The effect of Elihu's opening words upon Job's three friends was most striking. "They were amazed; they answered no more; they left off speaking. When I had waited—for they spake not, but stood still, and answered no more—I said, I will answer also my part; I also will show mine opinion." And then, lest any should suppose that he was speaking his own words, he adds, "For I am full of matter; the spirit within me constraineth me." This is the true spring and power of all ministry, in all ages. It must be "the inspiration of the Almighty," or it is worth absolutely nothing.
We repeat, this is the only true source of ministry, at all times and in all places. And in saying this, we do not forget that a mighty change took place when our Lord Christ ascended to heaven and took His seat at the right hand of God, in virtue of accomplished redemption. To this glorious truth we have often referred the readers of our magazine,Things New and Old; and hence shall not now permit ourselves to dwell upon it. We merely touch upon it in this place, lest the reader might imagine that, when we speak of the true source of ministry in all ages, we were forgetting what is marked and distinctive in the Church of God now, in consequence of the death and resurrection of Christ, the presence and indwelling of the Holy Ghost, in the individual believer, and in the Church, which is the body of Christ on earth. Far from it. Thanks and praise be to God! we have too deep a sense of the value, importance, and practical weight of that grand and glorious truth ever to lose sight of it for a moment. Indeed, it is just this deep sense, together with the remembrance of Satan's ceaseless effort to ignore the truth of the presence of the Holy Ghost in the Church, that leads us to pen this cautionary paragraph.

* _Entries supplied_:
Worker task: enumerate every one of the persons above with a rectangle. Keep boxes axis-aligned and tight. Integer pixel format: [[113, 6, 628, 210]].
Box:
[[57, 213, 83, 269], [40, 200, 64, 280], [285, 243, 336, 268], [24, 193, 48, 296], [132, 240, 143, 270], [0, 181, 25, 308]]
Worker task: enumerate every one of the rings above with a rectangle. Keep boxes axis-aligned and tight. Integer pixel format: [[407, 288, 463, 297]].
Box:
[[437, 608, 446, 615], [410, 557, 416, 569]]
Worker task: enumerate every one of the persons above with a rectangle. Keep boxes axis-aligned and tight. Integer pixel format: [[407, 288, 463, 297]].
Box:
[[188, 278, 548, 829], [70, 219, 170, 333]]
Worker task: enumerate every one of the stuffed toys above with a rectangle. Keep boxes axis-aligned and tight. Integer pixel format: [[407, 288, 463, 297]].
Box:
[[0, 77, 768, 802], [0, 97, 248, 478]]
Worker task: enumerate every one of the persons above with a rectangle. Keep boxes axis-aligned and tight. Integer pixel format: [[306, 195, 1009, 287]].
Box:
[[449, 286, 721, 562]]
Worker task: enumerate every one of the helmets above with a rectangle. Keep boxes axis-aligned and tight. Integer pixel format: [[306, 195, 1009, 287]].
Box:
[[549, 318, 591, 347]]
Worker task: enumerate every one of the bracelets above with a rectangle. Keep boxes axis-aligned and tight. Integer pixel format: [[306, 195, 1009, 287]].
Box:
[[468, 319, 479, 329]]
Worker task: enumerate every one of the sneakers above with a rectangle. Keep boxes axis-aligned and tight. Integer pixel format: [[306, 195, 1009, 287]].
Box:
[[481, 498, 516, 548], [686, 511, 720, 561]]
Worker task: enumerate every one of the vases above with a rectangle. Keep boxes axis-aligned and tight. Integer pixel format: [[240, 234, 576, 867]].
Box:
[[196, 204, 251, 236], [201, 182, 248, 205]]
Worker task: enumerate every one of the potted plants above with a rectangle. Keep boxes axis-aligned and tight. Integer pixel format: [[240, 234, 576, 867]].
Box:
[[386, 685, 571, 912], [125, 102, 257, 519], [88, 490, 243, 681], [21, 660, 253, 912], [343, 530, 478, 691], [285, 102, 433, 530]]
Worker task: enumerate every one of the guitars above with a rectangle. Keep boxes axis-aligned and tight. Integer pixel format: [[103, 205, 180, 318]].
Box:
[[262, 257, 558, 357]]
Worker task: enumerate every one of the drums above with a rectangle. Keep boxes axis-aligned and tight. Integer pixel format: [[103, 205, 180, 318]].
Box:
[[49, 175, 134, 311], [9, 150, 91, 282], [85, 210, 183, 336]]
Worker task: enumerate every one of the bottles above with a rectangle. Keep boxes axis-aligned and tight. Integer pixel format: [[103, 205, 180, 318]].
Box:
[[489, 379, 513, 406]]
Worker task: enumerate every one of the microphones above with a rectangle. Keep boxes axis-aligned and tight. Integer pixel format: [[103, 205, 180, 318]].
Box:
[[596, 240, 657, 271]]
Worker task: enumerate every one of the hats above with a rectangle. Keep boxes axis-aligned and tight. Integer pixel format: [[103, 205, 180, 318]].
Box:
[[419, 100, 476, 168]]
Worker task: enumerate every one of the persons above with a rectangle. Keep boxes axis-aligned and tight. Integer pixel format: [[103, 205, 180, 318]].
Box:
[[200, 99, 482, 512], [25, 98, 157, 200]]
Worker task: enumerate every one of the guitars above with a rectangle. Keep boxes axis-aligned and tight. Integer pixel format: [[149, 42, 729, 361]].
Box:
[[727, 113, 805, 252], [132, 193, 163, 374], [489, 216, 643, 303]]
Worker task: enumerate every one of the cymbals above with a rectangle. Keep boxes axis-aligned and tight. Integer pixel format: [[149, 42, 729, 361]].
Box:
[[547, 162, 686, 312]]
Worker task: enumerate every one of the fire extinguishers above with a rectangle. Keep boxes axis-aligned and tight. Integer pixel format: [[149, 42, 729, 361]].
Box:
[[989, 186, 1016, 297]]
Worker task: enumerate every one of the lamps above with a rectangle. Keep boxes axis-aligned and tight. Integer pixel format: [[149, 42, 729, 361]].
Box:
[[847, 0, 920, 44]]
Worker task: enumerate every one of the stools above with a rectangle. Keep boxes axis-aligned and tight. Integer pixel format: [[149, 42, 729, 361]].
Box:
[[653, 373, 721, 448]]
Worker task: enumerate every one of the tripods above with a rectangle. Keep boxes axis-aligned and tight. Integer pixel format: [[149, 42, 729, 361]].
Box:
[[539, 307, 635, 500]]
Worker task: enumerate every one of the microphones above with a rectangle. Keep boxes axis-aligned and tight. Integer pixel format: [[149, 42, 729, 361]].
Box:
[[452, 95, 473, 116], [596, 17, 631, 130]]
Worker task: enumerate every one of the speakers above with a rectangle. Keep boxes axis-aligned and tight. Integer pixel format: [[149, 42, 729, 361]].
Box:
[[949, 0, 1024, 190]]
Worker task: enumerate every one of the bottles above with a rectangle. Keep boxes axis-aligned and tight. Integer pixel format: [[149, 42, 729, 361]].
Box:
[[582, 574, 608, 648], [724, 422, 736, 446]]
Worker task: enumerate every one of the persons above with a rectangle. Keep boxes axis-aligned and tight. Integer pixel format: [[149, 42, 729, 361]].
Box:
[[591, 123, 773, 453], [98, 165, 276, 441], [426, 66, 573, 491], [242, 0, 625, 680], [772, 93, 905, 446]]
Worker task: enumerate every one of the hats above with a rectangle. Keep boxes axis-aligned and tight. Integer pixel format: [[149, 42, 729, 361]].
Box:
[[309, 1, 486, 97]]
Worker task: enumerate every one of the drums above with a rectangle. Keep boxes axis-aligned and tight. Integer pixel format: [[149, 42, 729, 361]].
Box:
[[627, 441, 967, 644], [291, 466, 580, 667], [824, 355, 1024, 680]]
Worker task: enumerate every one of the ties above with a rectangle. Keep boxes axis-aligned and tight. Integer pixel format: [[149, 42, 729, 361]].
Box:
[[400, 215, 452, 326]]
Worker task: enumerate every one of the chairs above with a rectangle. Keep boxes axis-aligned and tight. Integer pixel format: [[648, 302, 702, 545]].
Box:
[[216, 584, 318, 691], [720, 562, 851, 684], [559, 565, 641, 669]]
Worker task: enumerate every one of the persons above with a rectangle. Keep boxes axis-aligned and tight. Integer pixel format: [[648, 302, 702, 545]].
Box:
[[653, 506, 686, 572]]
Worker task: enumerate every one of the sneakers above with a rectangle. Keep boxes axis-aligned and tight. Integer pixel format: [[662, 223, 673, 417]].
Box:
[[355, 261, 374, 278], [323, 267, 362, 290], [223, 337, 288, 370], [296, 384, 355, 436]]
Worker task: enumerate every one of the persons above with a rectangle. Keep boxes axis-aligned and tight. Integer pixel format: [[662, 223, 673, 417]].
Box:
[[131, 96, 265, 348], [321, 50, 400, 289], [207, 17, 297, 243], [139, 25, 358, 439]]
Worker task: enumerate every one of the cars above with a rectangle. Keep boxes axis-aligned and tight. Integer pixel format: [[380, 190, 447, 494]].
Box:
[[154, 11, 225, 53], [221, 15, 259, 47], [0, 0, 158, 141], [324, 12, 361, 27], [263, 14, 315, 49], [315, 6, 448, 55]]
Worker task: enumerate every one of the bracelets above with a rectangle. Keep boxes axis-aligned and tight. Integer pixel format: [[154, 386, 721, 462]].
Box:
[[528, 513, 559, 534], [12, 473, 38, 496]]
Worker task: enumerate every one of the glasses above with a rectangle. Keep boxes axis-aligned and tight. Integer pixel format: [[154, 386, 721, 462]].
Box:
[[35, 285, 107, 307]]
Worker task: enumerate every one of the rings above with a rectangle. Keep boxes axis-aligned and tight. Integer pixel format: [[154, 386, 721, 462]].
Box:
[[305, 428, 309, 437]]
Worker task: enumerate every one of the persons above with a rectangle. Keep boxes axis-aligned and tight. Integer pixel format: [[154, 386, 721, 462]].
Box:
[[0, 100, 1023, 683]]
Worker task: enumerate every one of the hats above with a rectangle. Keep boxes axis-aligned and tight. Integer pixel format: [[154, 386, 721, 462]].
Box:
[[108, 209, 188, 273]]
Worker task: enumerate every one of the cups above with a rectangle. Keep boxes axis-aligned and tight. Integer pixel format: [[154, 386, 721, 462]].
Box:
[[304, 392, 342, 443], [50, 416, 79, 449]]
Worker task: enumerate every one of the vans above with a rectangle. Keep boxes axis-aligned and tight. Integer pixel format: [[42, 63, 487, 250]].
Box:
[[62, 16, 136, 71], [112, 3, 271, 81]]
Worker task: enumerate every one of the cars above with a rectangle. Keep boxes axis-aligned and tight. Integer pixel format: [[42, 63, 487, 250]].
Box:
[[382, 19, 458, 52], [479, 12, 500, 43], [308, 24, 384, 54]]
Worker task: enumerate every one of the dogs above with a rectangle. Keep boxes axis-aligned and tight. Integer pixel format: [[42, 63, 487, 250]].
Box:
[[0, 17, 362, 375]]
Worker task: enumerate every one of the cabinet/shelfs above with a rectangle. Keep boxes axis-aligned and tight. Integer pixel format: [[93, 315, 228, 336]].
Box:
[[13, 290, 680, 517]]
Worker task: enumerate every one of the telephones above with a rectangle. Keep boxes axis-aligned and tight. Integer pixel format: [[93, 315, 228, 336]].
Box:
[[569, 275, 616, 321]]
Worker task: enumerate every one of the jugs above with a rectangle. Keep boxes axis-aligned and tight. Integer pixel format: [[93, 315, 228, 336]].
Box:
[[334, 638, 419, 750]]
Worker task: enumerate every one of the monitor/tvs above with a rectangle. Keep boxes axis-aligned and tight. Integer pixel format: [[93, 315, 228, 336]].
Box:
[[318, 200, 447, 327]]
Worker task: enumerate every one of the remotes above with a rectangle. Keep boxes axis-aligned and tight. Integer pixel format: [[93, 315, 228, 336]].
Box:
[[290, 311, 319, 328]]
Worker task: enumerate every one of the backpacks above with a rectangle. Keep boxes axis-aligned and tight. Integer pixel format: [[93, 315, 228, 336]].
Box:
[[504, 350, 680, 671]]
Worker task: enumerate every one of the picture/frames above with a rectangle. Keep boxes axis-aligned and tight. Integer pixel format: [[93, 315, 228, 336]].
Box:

* _What to do_:
(a) From the passage on Elihu's words, reproduce the part that opens with the words containing "The effect of" and closes with "worth absolutely nothing.".
(b) Answer these questions from the passage on Elihu's words:
(i) According to the quoted verse, what did Job's three friends do after Elihu's opening words?
(ii) What does Elihu say constrains him?
(iii) What is the name of the magazine the writers mention?
(c) In the passage on Elihu's words, the writers say they have "too deep a sense" of certain aspects of "that grand and glorious truth." List all of those aspects.

* _Exercise answers_:
(a)
The effect of Elihu's opening words upon Job's three friends was most striking. "They were amazed; they answered no more; they left off speaking. When I had waited—for they spake not, but stood still, and answered no more—I said, I will answer also my part; I also will show mine opinion." And then, lest any should suppose that he was speaking his own words, he adds, "For I am full of matter; the spirit within me constraineth me." This is the true spring and power of all ministry, in all ages. It must be "the inspiration of the Almighty," or it is worth absolutely nothing.

(b)
(i) They were amazed, answered no more, and left off speaking.
(ii) The spirit within him.
(iii) Things New and Old.

(c) Value, importance, practical weight